Ammiro la disciplina e la dedizione di chi, pur avendo avuto simili distrazioni e problemi, ha trovato il coraggio di metterli da parte per sedersi e ricordare e pensare e crescere, io non riuscivo; se trovavo il tempo di leggere, una rarità, era ancora più raro che riuscissi a metabolizzare le letture, che mi fossero in qualche modo utili. I libri possono riaccendere la vita dentro di noi, leggere può avere un ruolo determinante nel nostro sviluppo spirituale. Quando non leggevo, provavo a dimenticare, perché sapevo che ricordare è spesso una trappola, più che uno spazio di solitudine e pace.

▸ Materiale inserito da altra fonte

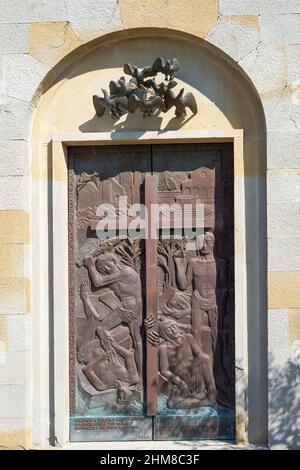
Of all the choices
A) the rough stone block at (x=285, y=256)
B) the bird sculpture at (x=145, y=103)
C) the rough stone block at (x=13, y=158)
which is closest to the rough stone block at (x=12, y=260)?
the rough stone block at (x=13, y=158)

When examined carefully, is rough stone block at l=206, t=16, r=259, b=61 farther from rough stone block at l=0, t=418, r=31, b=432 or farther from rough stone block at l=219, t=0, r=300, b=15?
Answer: rough stone block at l=0, t=418, r=31, b=432

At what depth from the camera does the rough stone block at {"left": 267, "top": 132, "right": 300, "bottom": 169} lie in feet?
24.2

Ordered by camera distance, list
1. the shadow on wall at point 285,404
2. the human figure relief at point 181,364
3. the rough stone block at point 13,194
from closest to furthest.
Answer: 1. the shadow on wall at point 285,404
2. the rough stone block at point 13,194
3. the human figure relief at point 181,364

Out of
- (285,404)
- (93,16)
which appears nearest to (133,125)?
(93,16)

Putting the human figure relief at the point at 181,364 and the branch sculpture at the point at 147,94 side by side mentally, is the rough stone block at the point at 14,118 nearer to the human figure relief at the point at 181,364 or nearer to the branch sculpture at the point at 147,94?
the branch sculpture at the point at 147,94

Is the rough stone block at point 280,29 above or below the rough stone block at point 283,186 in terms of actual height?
above

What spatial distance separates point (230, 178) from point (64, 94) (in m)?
1.79

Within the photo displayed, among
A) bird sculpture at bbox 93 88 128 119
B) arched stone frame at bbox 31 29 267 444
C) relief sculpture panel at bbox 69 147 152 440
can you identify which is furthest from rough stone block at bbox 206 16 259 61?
relief sculpture panel at bbox 69 147 152 440

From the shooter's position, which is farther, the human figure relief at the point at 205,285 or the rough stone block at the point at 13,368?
the human figure relief at the point at 205,285

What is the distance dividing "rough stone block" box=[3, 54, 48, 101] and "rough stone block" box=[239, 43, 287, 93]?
1908 millimetres

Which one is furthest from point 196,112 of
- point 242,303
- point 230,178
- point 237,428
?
point 237,428

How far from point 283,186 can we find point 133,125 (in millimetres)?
1543

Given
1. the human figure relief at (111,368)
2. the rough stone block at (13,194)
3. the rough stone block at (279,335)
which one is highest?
the rough stone block at (13,194)

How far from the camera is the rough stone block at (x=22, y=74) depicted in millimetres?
7574
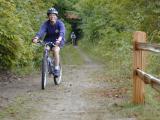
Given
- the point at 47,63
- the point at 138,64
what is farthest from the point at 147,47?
the point at 47,63

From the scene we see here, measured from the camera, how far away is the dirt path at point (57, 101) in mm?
7520

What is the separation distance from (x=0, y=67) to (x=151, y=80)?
7272 mm

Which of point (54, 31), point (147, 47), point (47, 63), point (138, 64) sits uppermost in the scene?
point (54, 31)

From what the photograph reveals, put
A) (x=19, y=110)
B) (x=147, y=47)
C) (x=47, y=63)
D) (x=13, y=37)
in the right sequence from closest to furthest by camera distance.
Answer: (x=147, y=47), (x=19, y=110), (x=47, y=63), (x=13, y=37)

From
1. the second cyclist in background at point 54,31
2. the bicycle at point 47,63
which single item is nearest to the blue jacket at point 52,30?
the second cyclist in background at point 54,31

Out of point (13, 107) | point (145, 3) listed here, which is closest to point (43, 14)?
point (145, 3)

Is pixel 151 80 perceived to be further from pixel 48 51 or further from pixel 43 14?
pixel 43 14

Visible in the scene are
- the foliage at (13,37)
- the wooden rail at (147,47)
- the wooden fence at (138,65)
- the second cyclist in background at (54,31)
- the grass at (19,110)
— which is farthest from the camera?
the second cyclist in background at (54,31)

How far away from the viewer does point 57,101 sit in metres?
8.98

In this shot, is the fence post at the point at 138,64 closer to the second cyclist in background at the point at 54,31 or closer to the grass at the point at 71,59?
the second cyclist in background at the point at 54,31

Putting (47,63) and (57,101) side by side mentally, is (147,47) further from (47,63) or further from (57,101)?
(47,63)

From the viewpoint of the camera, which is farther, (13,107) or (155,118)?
(13,107)

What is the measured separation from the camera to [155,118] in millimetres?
6996

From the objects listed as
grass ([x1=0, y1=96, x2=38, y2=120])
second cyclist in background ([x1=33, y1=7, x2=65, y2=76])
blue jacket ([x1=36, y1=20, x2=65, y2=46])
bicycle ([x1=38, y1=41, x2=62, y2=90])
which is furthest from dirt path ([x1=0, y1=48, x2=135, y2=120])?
blue jacket ([x1=36, y1=20, x2=65, y2=46])
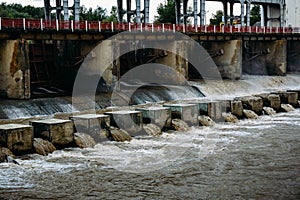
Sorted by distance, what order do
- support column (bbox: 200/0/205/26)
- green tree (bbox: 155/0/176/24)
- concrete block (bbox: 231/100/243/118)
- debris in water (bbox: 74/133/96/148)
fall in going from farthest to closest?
green tree (bbox: 155/0/176/24), support column (bbox: 200/0/205/26), concrete block (bbox: 231/100/243/118), debris in water (bbox: 74/133/96/148)

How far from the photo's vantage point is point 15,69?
2656 centimetres

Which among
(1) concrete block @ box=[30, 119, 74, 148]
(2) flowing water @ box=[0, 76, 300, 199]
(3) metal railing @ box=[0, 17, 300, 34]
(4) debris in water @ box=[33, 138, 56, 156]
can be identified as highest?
(3) metal railing @ box=[0, 17, 300, 34]

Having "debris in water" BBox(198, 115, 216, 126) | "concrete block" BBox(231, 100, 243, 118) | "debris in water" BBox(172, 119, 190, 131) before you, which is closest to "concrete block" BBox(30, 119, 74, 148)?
"debris in water" BBox(172, 119, 190, 131)

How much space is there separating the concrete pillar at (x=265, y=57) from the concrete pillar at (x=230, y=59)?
5.75m

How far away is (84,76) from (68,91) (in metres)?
2.28

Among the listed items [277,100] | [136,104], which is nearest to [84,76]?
[136,104]

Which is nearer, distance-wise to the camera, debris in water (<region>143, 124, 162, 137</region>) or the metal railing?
debris in water (<region>143, 124, 162, 137</region>)

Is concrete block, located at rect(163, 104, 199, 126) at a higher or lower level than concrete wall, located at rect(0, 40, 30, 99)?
lower

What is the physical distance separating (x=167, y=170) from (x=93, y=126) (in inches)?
201

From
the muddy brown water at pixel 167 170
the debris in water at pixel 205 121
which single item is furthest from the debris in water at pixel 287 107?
the muddy brown water at pixel 167 170

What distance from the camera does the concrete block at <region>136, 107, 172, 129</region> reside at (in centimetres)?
2178

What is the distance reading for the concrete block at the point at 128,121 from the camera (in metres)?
20.4

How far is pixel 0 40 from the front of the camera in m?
27.2

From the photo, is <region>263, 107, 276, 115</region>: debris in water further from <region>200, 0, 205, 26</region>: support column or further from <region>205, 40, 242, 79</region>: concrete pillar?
<region>200, 0, 205, 26</region>: support column
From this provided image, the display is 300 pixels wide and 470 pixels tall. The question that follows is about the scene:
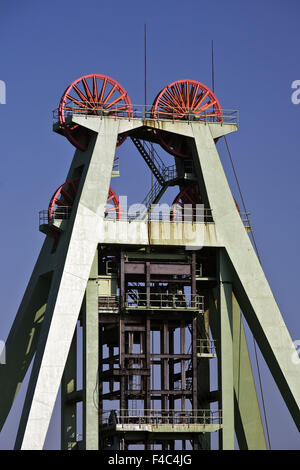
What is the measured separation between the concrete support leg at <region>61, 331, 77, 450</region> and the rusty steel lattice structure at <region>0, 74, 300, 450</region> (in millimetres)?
62

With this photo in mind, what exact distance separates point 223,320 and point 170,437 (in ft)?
25.8

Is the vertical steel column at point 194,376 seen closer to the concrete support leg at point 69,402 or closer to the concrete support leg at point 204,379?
the concrete support leg at point 204,379

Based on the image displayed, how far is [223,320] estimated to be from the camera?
419 ft

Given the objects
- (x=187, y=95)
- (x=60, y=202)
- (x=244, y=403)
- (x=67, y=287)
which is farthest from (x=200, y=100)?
(x=244, y=403)

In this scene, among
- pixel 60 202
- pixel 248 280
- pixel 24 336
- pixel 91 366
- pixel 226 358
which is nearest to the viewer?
pixel 91 366

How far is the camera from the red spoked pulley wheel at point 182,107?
129 meters

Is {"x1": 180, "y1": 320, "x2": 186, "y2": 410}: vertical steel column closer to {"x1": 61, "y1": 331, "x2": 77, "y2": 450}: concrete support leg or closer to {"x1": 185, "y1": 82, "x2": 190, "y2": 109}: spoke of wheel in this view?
{"x1": 61, "y1": 331, "x2": 77, "y2": 450}: concrete support leg

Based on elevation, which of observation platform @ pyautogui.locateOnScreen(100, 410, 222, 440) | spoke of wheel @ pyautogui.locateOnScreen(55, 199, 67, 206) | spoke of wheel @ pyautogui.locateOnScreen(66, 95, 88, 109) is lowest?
observation platform @ pyautogui.locateOnScreen(100, 410, 222, 440)

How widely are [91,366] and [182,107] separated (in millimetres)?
17108

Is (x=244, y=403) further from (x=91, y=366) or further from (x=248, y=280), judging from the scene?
(x=91, y=366)

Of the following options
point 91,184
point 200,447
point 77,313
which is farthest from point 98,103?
Answer: point 200,447

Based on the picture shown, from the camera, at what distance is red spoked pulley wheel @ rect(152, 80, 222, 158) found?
129 m

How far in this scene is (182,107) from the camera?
129500 mm
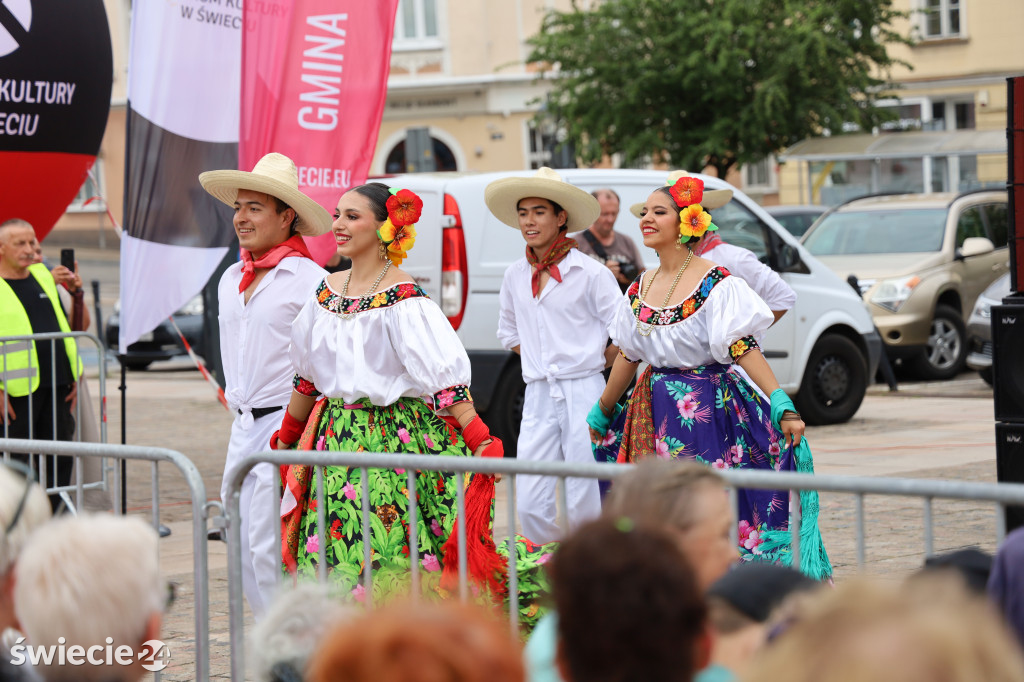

A volte alcuni ricordi sepolti a lungo, anziché strisciare in superficie, esplodono come una mina sotto al piede. Quando leggo ciò che i lettori intendono per momenti proustiani, ritrovo sempre una sensazione di delicatezza, calore, infanzia cristallizzata come zucchero al limone. Nel mio caso è la fascinazione per i dettagli. Un viaggio in macchina lungo Tudor Creek, i finestrini abbassati, lo sguardo limonato del sole pomeridiano, l’odore pungente delle foglie fruscianti. I pomeriggi di Eid-al-Fitr; tè alla menta e rotolo di pan di spagna farcito di gelato a casa di mio nonno; sensazioni così intense che non riesco a ricordare se io fossi felice o infelice, solo calore.

Certi momenti non devono essere importanti o necessari perché siano amati. È rarissimo per me ricordare in questo modo. Perciò è una benedizione quando un ricordo consiste soltanto in un bicchiere caldo e in una torta fredda. Forse così è il momento proustiano: gentile. Crescendo, avrei voluto concedermi la gentilezza che mi negavo quando il tempo rallentava non per amore ma per malinconia. In Proust, non sono le fitte di malinconia egoista a farci rallentare, ma la generosità e la curiosità e l’appetito.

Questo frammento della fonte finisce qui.